● TEXT EXTRACT:
━━━━━━━━━━

And we're back to our regularly scheduled programming after taking a month off to focus on Amelia Earhart's world flight, as this year marked the 85th anniversary. Today we'll be taking a look, from where we left off, at the history of Electra 1008.
At the end of December 1934, Lockheed delivered a brand new Electra 10C, 1008, to Aerovias Reformas, in Mexico, with the registration XA-BEP. After serving with the airline for a least a year or two the Electra was given to Pan Am and the registration changed to NC16080.
In 1937 Pan Am placed the Electra, now with registration PP-PAS, in the Panair do Brasil system where it served for four to five years before it was sold to VARIG in 1943 and the registration changed once again to PP-VAQ.
At 10 o'clock on the morning of June 20, 1944, PP-VAQ took off from Pelotas with two crew and nine passengers aboard bound for Porto Alegre. The weather in Porto Alegre was fair; however, a cold front was expected to come through at some point. As the Electra began its descent the front closed in on the aircraft bringing thunderstorms along with it. Flying at a low altitude, with heavy turbulence, and no visual reference Pilot Ricardo Lau was too late to prevent a collision and PP-VAQ crashed into the Guaiba River, breaking apart. The only site to mark the disaster was the tail bobbing in the river.

━━━━━━━━━━

● WRITTEN INSTRUCTION A:
In the Electra 1008 history, what registration did the aircraft get when it was sold to VARIG in 1943?
● WRITTEN INSTRUCTION B:
Copy out the passage of the Electra 1008 history starting with "And we're back" and going on through "changed to NC16080.".

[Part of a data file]
━━━━━━━━━━

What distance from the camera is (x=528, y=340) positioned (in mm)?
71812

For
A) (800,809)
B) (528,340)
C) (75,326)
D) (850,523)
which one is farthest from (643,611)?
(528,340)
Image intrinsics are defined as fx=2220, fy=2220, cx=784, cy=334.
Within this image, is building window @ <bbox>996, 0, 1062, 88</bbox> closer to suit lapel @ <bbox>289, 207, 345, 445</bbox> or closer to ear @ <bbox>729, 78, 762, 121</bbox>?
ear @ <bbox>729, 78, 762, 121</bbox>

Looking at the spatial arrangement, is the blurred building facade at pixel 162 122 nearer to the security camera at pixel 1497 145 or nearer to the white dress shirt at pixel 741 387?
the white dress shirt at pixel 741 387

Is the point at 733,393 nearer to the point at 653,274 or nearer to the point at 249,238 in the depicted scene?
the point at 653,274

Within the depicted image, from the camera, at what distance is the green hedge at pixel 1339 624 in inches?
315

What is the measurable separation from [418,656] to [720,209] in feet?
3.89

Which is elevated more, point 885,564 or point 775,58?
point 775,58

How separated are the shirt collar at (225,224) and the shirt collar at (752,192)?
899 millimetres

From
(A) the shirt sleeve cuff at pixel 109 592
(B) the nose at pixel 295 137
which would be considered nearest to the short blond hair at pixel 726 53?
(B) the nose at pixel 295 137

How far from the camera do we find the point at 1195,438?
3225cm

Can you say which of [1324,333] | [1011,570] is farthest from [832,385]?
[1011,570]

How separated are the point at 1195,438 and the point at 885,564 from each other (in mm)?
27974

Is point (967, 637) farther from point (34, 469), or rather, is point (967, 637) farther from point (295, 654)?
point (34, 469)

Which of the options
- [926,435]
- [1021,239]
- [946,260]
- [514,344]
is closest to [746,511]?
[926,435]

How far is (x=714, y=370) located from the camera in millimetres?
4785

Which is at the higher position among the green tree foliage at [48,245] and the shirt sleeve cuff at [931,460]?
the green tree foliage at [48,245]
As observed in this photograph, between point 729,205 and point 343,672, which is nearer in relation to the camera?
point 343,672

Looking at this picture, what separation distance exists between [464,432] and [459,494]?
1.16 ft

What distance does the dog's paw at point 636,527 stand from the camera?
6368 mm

━━━━━━━━━━

● EXERCISE RESULT A:
PP-VAQ

● EXERCISE RESULT B:
And we're back to our regularly scheduled programming after taking a month off to focus on Amelia Earhart's world flight, as this year marked the 85th anniversary. Today we'll be taking a look, from where we left off, at the history of Electra 1008.
At the end of December 1934, Lockheed delivered a brand new Electra 10C, 1008, to Aerovias Reformas, in Mexico, with the registration XA-BEP. After serving with the airline for a least a year or two the Electra was given to Pan Am and the registration changed to NC16080.